“You’re not done yet.” This is what I’ve been telling myself lately. We’re very close to moving into a new home, and I’m sure some of you are tired of hearing this continuing saga. I’m with you. I’m tired of living it. Still, this experience keeps teaching me things about about marriage…especially this week.
So far, we’ve been through:
- Getting the house ready to put on the market.
- Putting the house on the market.
- Keeping the house neat and clean so it could be shown at any time.
- Negotiating and settling on a contract on our house.
- Going through the home inspection and making all the necessary repairs.
- Negotiating with the builder on changes we want to the new house.
Now we’re just waiting for the closing date. Actually, I wish that’s all we were doing. I thought once all the big stuff was out of the way, we could casually coast to closing. But it turns out, We’ve got to keep working. There is still a ton of little things to be done before closing. There are utilities to transfer, trucks to schedule, people to line up, boxes to pack, and other things I haven’t even thought of yet.
Don’t get me wrong. I’m very grateful to be moving to a new home. I’m just saying the work doesn’t end.
And there you have it. Another lesson I’ve learned about marriage. What I’ve learned about marriage from buying a house is that you may have the big stuff out of the way, but you’re still not there. You must continue working toward a better place.

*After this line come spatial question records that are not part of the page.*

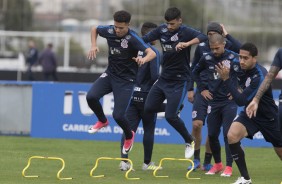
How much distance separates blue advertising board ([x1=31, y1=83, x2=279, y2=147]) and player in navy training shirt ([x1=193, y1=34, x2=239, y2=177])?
6140 millimetres

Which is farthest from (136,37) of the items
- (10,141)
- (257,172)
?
(10,141)

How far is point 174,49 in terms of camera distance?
1481 cm

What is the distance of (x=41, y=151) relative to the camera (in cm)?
1819

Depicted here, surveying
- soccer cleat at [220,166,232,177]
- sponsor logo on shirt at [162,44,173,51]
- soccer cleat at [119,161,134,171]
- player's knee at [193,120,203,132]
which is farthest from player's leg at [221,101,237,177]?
soccer cleat at [119,161,134,171]

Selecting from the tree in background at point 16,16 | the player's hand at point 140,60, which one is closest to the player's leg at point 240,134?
the player's hand at point 140,60

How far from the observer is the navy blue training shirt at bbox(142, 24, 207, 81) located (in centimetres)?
1486

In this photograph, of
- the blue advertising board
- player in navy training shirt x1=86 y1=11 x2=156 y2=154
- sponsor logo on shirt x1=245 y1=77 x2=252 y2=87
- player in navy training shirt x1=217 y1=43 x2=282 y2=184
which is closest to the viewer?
player in navy training shirt x1=217 y1=43 x2=282 y2=184

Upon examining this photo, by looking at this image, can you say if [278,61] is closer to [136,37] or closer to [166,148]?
[136,37]

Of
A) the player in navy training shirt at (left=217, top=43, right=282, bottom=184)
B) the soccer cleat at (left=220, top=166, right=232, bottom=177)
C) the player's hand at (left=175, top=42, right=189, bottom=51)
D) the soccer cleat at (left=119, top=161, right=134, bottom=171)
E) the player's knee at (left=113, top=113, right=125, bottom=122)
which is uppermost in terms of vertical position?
the player's hand at (left=175, top=42, right=189, bottom=51)

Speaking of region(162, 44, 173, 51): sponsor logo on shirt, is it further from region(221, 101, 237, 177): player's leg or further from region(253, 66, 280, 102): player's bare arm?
region(253, 66, 280, 102): player's bare arm

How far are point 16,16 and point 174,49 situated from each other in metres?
37.2

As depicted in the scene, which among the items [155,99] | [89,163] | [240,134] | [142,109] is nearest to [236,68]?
[240,134]

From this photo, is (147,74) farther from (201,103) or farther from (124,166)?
(124,166)

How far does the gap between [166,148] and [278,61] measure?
7478mm
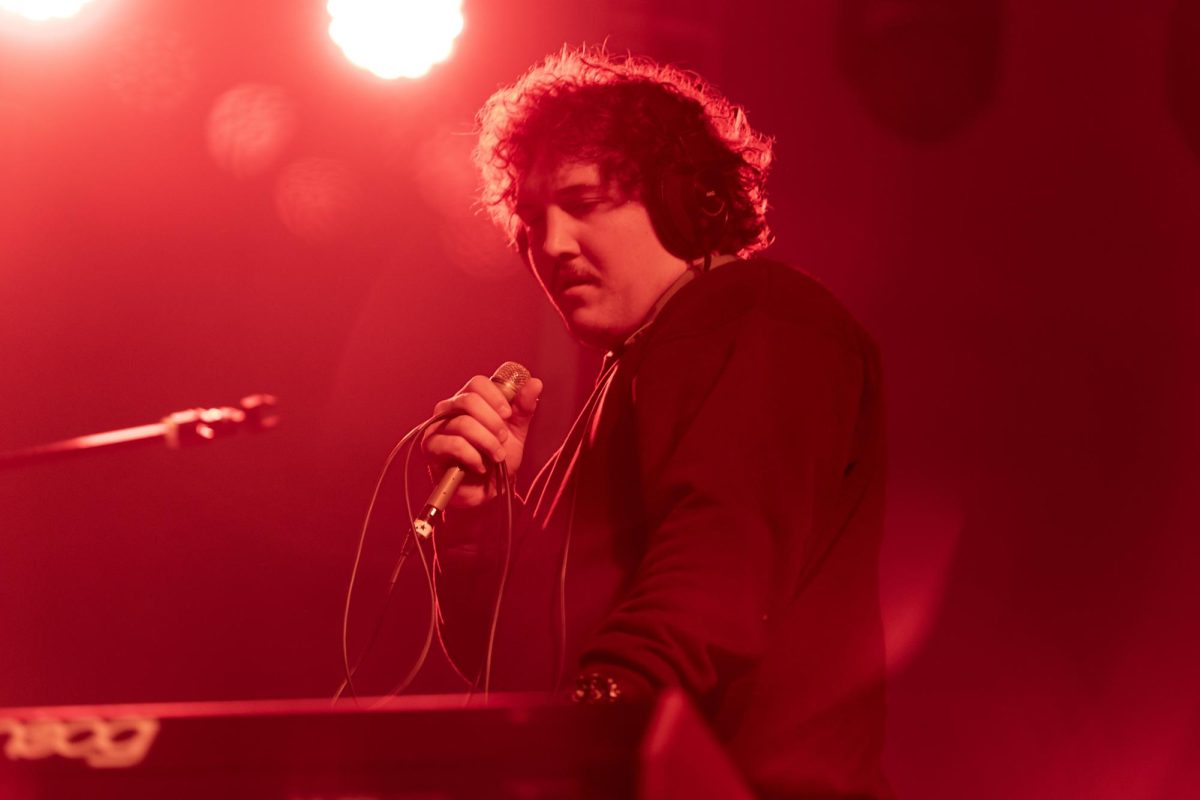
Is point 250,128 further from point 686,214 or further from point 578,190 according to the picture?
point 686,214

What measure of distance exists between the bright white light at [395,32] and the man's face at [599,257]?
3.06 ft

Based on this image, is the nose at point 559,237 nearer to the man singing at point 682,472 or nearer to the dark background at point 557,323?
the man singing at point 682,472

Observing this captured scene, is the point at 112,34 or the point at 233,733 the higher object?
the point at 112,34

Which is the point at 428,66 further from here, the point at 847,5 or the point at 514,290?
the point at 847,5

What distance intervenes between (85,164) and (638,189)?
1.67 meters

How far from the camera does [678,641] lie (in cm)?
99

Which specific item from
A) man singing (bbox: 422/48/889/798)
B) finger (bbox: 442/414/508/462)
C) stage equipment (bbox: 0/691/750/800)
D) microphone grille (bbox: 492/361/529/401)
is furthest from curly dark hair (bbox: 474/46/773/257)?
stage equipment (bbox: 0/691/750/800)

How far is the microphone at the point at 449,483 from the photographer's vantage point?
5.03ft

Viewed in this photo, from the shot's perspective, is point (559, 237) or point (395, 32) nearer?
point (559, 237)

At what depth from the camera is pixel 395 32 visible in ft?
8.41

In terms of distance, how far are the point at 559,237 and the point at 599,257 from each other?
0.07 meters

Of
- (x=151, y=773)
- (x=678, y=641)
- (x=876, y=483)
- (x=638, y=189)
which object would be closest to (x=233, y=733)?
(x=151, y=773)

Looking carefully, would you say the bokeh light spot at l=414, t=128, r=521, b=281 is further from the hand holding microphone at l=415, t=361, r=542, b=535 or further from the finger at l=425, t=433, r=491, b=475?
the finger at l=425, t=433, r=491, b=475

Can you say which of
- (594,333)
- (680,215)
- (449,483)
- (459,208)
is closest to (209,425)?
(449,483)
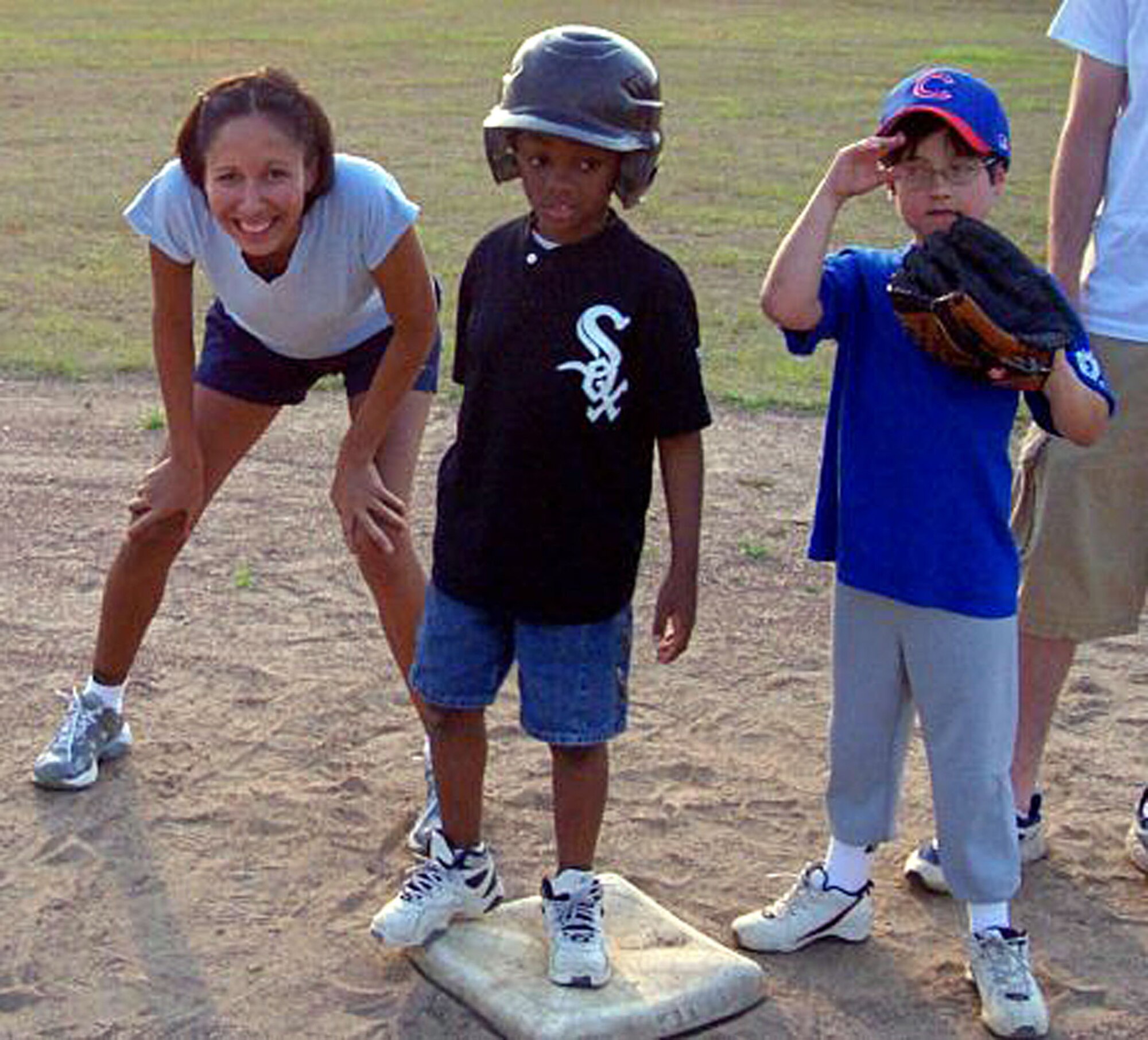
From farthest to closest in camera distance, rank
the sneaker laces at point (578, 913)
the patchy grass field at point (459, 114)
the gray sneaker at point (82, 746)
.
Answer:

Maybe you have already faced some big things in your marriage. Things like: job loss, serious illness, infertility, a prodigal child, family dysfunction, infidelity, the loss of a child, bankruptcy, etc. These big things are incredibly difficult and should not be minimized.
But it’s natural to rise up and meet the big things in marriage. After all, the big things are there in your face. They’re dramatic. They’re threatening. They’re looming. Who wouldn’t rise up to face that kind of thing.
What’s not so natural is continuing to work at your marriage when there are no big things facing you. When the big things have passed, our tendency is to kick back and relax. But this is when you need to be even more mindful of working at your marriage. I often tell couples, “It’s typically not the great white sharks that swallow a marriage whole. You can see that fin coming at you and you respond appropriately. The problem in marriage is not the great white sharks that swallow you, but rather all the small unnoticed guppies that nibble you to death.”
When it comes to your marriage, you may not be fighting great white sharks at the moment, but that doesn’t mean your work is done. There are still little things…guppies…that need your attention. Here are some of mine:
- Not saying “Thank You” enough.
- Pouting or complaining when I don’t get my way.
- Not giving enough compliments.
- Expecting her to read my mind when I want something.
- Withdrawing when I’m upset about something.
- Not really listening.
- Retreating to my electronics.
- Not helping around the house as I should.
- Not being intentional and regular in planning dates (even though we’re empty-nesters.)
- Leaving dirty dishes in the sink, rather than putting them in the dishwasher so she doesn’t have to.
I could go on, but you get the idea. The point is, just because the big stuff has passed doesn’t mean the work is over. There’s still work to do to get to the place you want to be.
Try making your own “guppy list.” Then pick one or two guppies to work on. The results may surprise you.